The input is in the following format
5
1 2 9.0
1 3 12.0
2 4 18.0
2 3 6.0
2 5 20.0
3 5 15.0
0
1 5
The first number is the number of vertexes in the graph. Then next lines up to 0 are the edges of the graph. With the first and second numbers being the vertexes and the third being how far the edge is between them. Trying to read in the data and store the edges into there locations in the List adjacency for that vertex. This example would make a graph with five vertexes with edges from 1 to 2&3. 2 to 4&3&1 etc also stores opposites EX. 2 1 9.0.

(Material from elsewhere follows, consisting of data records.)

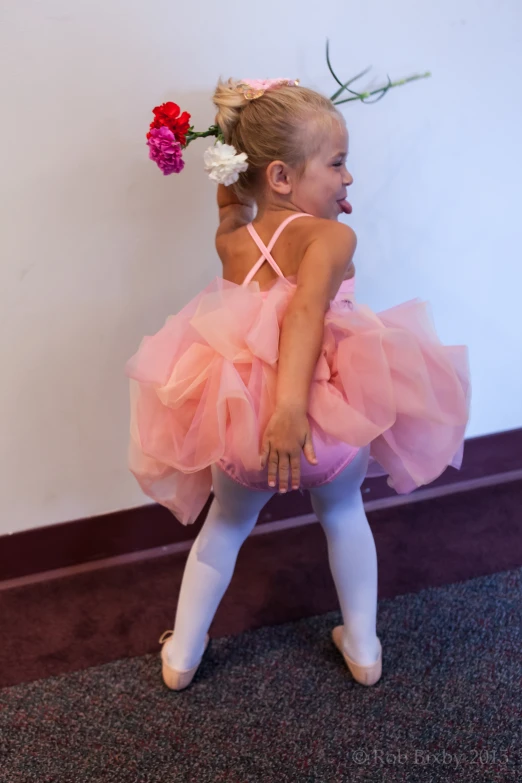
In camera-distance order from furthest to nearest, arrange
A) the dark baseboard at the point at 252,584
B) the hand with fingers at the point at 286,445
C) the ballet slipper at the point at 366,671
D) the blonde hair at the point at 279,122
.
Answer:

It is not storing the data correctly. When reading in each new data for each vertex overwrites the previous data. It is storing the data in multiple listCells because when printed out i get
1 3 12.000
1 3 12.000
2 5 20.000
2 5 20.000
2 5 20.000
2 5 20.000
3 5 15.000
3 5 15.000
3 5 15.000
So it is the write number of cells just wrong information.
#include <cstdio>
using namespace std;
int tracing= 1;
struct ListCell
{
ListCell* next;
int vertex;
double weight;
ListCell(int v, double w, ListCell* nxt)
{
vertex = v;
weight = w;
next = nxt;
}
};
typedef ListCell* List;
struct Vertex
{
bool signaled;
long distance;
List adjacency;
};
struct Graph
{
int numVertices;
Vertex* vertexInfo;
Graph(int n)
{
numVertices = n;
vertexInfo = new Vertex[n+1];
for(int i = 1; i <= n; i++)
{
vertexInfo[i].signaled = false;
}
}
};
//==============================================================
// tail
//==============================================================
//
//==============================================================
List tail(List L)
{
return L->next;
}
//==============================================================
// isEmpty
//==============================================================
//
//==============================================================
bool isEmpty(List L)
{
return L == NULL;
}
//==============================================================
// readIn
//==============================================================
//
//==============================================================
Graph readIn()
{
int g;
int p1;
int p2;
float edge;
scanf("%i ", &g);
Graph myGraph(g);
scanf("%i", &p1);
while(p1 != 0)
{
scanf("%i", &p2);
scanf("%f", &edge);
if(tracing >0)
{
printf("Edge from %i to %i is %5.3f\n", p1, p2, edge);
}
myGraph.vertexInfo[p1].adjacency = new ListCell
(p2,edge,myGraph.vertexInfo[p1].adjacency);
myGraph.vertexInfo[p2].adjacency = new ListCell
(p1, edge, myGraph.vertexInfo[p2].adjacency);
scanf("%i", &p1);
}
return myGraph;
}
//==============================================================
// printOut
//==============================================================
//
//==============================================================
void printOut(Graph myGraph)
{
int n;
int length = myGraph.numVertices;
float d;
List p;
printf("There are %i vertices.\n", length);
printf("The edges are as follows. \n\n");
for(int i=1; i<=length; i++)
{
p= myGraph.vertexInfo[i].adjacency;
for(p=p; !isEmpty(p); p=tail(p))
{
n = myGraph.vertexInfo[i].adjacency -> vertex;
d = myGraph.vertexInfo[i].adjacency -> weight;
if(i<n)
{
printf("%i %i %7.3f \n",i,n,d);
}
}
}
}
//==============================================================
// main
//==============================================================
int main(int argc, char** argv)
{
Graph myGraph = readIn();
printOut(myGraph);
return 0;
}
There is a lot wrong with your code. The first thing and probably the most glaring is this:
myGraph.vertexInfo[p1].adjacency = new ListCell
(p2,edge,myGraph.vertexInfo[p1].adjacency);
you call this in the input loop. Look at your first vertex you input (1). You input this twice, one time for "1 2 9.0", and again for "1 3 12.0". The variable p1 doesn't change (it remains at 1), but you're overwriting the first input with the second input.
So you not only have an error in the input, you have a memory leak since you're creating a ListCell dynamically, and overwriting the previous dynamically allocated ListCell.
Maybe an array is not what you should use as a vertexInfo. Maybe it should be a map of vertex to vertices/distances:
std::map<int, std::vector<std::pair<int,double>>>
where the key is the vertex, and the inner vector is a vector of all the adjacent vertices and distances (each one represented as a pair).